井端(手前)にノックする高橋由兼任コーチ

 今季から打撃コーチ兼任となった巨人・高橋由伸外野手(39)が8日、宮崎春季キャンプで上々のノッカーデビューを飾った。阿部慎之助内野手(35)に求められ、戸惑いつつも快諾。同い年の井端弘和内野手(39)や片岡治大内野手(31)にも打った。選手としてのこだわりを貫きながらも、指導者としての道を少しずつ歩んでいく。

 打撃練習をケージ裏で見ていた高橋由にベンチから一塁の守備に向かう阿部が声をかけた。「高橋コーチ、高橋コーチ!ノック打ってください!」。打撃コーチ兼任の高橋由は、正確に言えば担当外だ。
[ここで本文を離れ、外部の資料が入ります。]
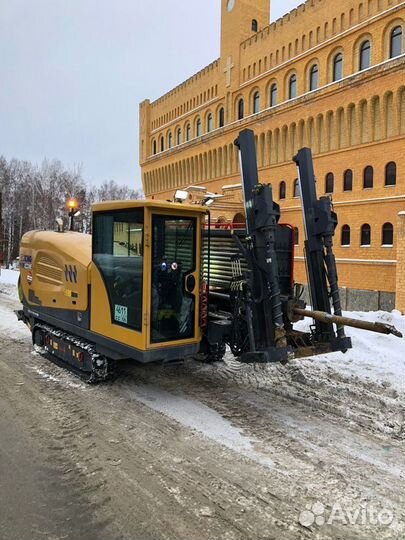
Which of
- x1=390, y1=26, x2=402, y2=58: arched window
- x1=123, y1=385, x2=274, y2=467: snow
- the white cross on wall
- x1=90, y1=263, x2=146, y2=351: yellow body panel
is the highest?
the white cross on wall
「まじ?まじ?」と驚きと戸惑いの表情を浮かべながらも、清水打撃コーチのノックバットを握った。

 「新鮮といえば新鮮ですが、半分は恥ずかしいという気持ちがある。タイミングがあれば、またやるかもしれません」

 日曜日とあって、球場には多くのファンが詰めかけた。仕掛け人の阿部は「(ノック担当の)コーチが空いていなかったし、(高橋由が)暇をしていたので」と冗談交じりに言ったが、ファン目線を大事にする元主将らしい計らいで実現した。

 阿部に向けた注目の初ノックは、なんと一塁ベースに当たるゴロ。いきなり出た難易度の高い打球に阿部や観客がどっと沸く。ノックバットは通常のバットよりも長く、細い。昨年は臨時コーチを務めた松井秀喜氏が外野ノックの際に空振りや柵越えを放つなど大苦戦。その際、外野で「ヘイ、ノッカー!」とヤジっていた高橋由は、1年後に自分も同じ立場になるとは思っていなかっただろう。思わず「うおぉっ」と声を漏らし「いきなり当たってびっくりした」と冷や汗をかいた。
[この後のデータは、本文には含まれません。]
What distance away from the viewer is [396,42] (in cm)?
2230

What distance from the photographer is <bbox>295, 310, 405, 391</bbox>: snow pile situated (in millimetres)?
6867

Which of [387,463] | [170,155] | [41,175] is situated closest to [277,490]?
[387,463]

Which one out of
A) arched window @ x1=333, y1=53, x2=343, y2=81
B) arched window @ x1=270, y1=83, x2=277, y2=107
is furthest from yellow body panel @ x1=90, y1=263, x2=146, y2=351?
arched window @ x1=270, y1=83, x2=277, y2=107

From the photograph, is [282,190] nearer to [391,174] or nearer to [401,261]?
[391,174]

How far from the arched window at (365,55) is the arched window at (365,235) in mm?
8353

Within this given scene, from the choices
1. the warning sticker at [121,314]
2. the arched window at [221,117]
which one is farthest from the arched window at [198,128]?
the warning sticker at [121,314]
 約20分間で100球ほど打った。一塁には阿部、二塁には片岡が入り、途中から同い年の井端も加わった。最初こそ慌てたがノックバットを器用に使いこなす姿に川相ヘッドコーチも「普通に大丈夫だった」と感心。選手の評判も上々だ。阿部が「思ったよりちゃんと打てているんだなと思った」と笑いを誘えば、アーリーワークでも高橋由に一日限定ノッカーを要請していた名手・井端は「実戦に近い打球だった。不思議な感じだよね。今まで同い年にも年下にも打ってもらったことはなかったからね。正直、楽しかったよ」と感慨深げに話した。

 高橋由は若手主体の夜間練習にはコーチとして参加しているが、日中は選手としてのメニューが中心。原監督は「やるだろうよ、コーチだから。ただ、自分からやるような積極性はないね」と笑って、さらなるコーチ業にも期待を寄せた。
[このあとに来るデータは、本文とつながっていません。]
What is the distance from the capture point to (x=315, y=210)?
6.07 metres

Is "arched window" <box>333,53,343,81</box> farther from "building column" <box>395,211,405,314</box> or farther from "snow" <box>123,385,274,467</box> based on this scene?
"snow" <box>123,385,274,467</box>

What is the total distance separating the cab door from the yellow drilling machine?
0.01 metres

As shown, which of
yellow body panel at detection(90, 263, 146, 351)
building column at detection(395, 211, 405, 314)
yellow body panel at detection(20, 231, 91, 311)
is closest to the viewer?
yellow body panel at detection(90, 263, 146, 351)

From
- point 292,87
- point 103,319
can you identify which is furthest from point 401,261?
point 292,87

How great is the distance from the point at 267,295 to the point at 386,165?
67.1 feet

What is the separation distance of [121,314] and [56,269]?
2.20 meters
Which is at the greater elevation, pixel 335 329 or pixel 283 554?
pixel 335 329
 初ノックを無事に終えた後は、再び選手に戻り、特打で汗を流した。「(ノックは)役割というかコーチとして勉強する時間。僕にもいい練習になった」と振り返った高橋由。テレビカメラや記者に囲まれ最後は「これって、そんなに騒ぐこと?」と照れ笑いで球場を後にした。

 ▼巨人・片岡(二塁で高橋由兼任コーチのノックを受け)良い回転の打球を打っていただきました。きょうは正面の軽いノックで非常に捕りやすい打球でした。